* [Consigne]
Poursuivez, s'il vous plaît, l'extrait sur la fiscalité immobilière à partir de sa dernière phrase.

* [Extrait]

***

Le 28 février 2013, le cabinet Arsene Taxand a reçu les professionnels du droit à l'hôtel Bristol, pour sa Winter Real Estate Conference de l'année 2013. Le thème de ce petit déjeuner portait, comme son intitulé l'indique, sur l'actualité en matière de fiscalité immobilière. Deux grands sujets ont occupé cette matinée : l'actualité immobilière en matière d'impôt sur les sociétés, et l'actualité de la TVA immobilière (ou plutôt, d'application de la TVA à l'immobilier). L'immobilier, qui a connu une période de gloire pendant les années 2000, soutenu par une fiscalité avantageuse, notamment sur les SIC et les EPCI, a été diversement appréhendé par les dernières lois de finances de la fin de l'année 2012. Ainsi, alors que les personnes physiques ont vu leur niveau d'imposition fiscale augmenter fortement sur leur impôt immobilier (notamment en ce qui concerne les gains de cession), le parc immobilier des sociétés a été épargné. Dans un contexte budgétaire très dur, l'immobilier professionnel s'en sort mieux que l'immobilier résidentiel. Toutefois, les praticiens retiennent leur souffle, et craignent que l'année 2013 voit la fiscalité immobilière se tendre fortement, notamment depuis l'annonce faite par Jérôme Cahuzac, selon laquelle l'Etat aura besoin de 6 milliards d'euros supplémentaires. Peu sont les secteurs d'impôt qui n'ont pas encore subi un durcissement, et qui sont donc les cibles de ce besoin de liquidités. François Lugand, associé, et son équipe reviennent sur les mesures fiscales que les sociétés immobilières doivent connaître. I - L'actualité de la fiscalité immobilière en matière d'impôt sur les sociétés

Stéphanie Hamis et Driss Tof, avocats, ont présenté à l'auditoire les changements introduits, notamment, par les deux dernières lois de finances (loi n° 2012-1509 du 29 décembre 2012, de finances pour 2013 N° Lexbase : L7971IUR, et loi n° 2012-1510 du 29 décembre 2012, de finances rectificative pour 2012 N° Lexbase : L7970IUQ).

L'année 2012 a été riche en lois de finances (quatre en tout), et en émotions. En effet, ce qui ressort de ces textes, c'est un sentiment d'insécurité juridique. Entre la rétroactivité des mesures, la complexité croissante des textes avec des rédactions souvent confuses, l'introduction d'une nouvelle doctrine (le "BoFip - Impôts"), opposable à compter du 12 septembre 2012, et la hausse du nombre de contrôles fiscaux, le contribuable s'y perd. Et les conseils doivent se concentrer de plus en plus pour démêler les textes et leurs dates d'entrée en vigueur.

***

* [Entrées de données]
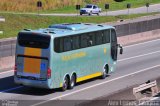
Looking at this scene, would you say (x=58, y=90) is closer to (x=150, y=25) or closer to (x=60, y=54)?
(x=60, y=54)

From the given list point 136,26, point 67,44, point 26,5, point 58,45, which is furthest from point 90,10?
point 58,45

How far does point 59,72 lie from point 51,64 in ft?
3.04

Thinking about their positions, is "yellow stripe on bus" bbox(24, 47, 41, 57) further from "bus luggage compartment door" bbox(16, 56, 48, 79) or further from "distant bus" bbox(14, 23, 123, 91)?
"bus luggage compartment door" bbox(16, 56, 48, 79)

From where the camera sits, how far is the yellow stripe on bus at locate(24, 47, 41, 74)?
82.9ft

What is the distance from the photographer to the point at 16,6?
231ft

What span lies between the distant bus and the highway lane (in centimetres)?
51

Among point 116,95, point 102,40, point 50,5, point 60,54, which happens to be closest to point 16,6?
point 50,5

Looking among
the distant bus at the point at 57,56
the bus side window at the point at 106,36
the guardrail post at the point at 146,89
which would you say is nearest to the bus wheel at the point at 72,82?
the distant bus at the point at 57,56

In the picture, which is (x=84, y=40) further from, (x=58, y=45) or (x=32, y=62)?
(x=32, y=62)

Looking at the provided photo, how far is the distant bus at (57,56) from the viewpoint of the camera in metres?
25.2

***

* [Résultat]
A - Le rabot sur les charges financières

Le rabot sur les charges financières, opéré par la loi de finances pour 2013 (loi n° 2012-1509 du 29 décembre 2012), concerne toutes les sociétés soumises à l'IS (ce qui exclut les SCI et les SNC soumises à l'IR), tous les emprunts, futurs et en cours au 31 décembre 2012, quelle que soit la qualité du prêteur (lié ou non lié, français ou étranger) et peu important la destination des fonds empruntés (acquisition d'immobilisations, financement de l'activité, etc.). Son champ est donc aussi large que possible.

Le rabot s'apprécie sur les charges financières nettes, c'est-à-dire sur le montant total des charges financières rémunérant les sommes laissées ou mises à disposition de l'entreprise, duquel est déduit le montant total des produits financiers rémunérant des sommes laissées ou mises à disposition par l'entreprise. Ces charges incluent celles issues de locations financières (location avec option d'achat et crédit-baux) et de locations mobilières intragroupe dont le montant est diminué de l'amortissement pratiqué chez le bailleur.

Le dispositif se déclenche lorsque le montant ainsi calculé est supérieur à 3 millions d'euros. En deçà de ce montant, les charges sont déductibles. Au-delà, les intérêts ne seront déductibles qu'à hauteur de 85 % pour les exercices ouverts en 2012 et 2013, et 75 % à compter des exercices ouverts en 2014. Le solde non déductible ne peut pas être reporté au titre des exercices ultérieurs.

Dans un groupe intégré, le seuil s'apprécie au niveau du groupe, ce qui fait de cette mesure un dispositif sévère pour ces derniers. Le plafonnement s'applique à la charge financière nette externe.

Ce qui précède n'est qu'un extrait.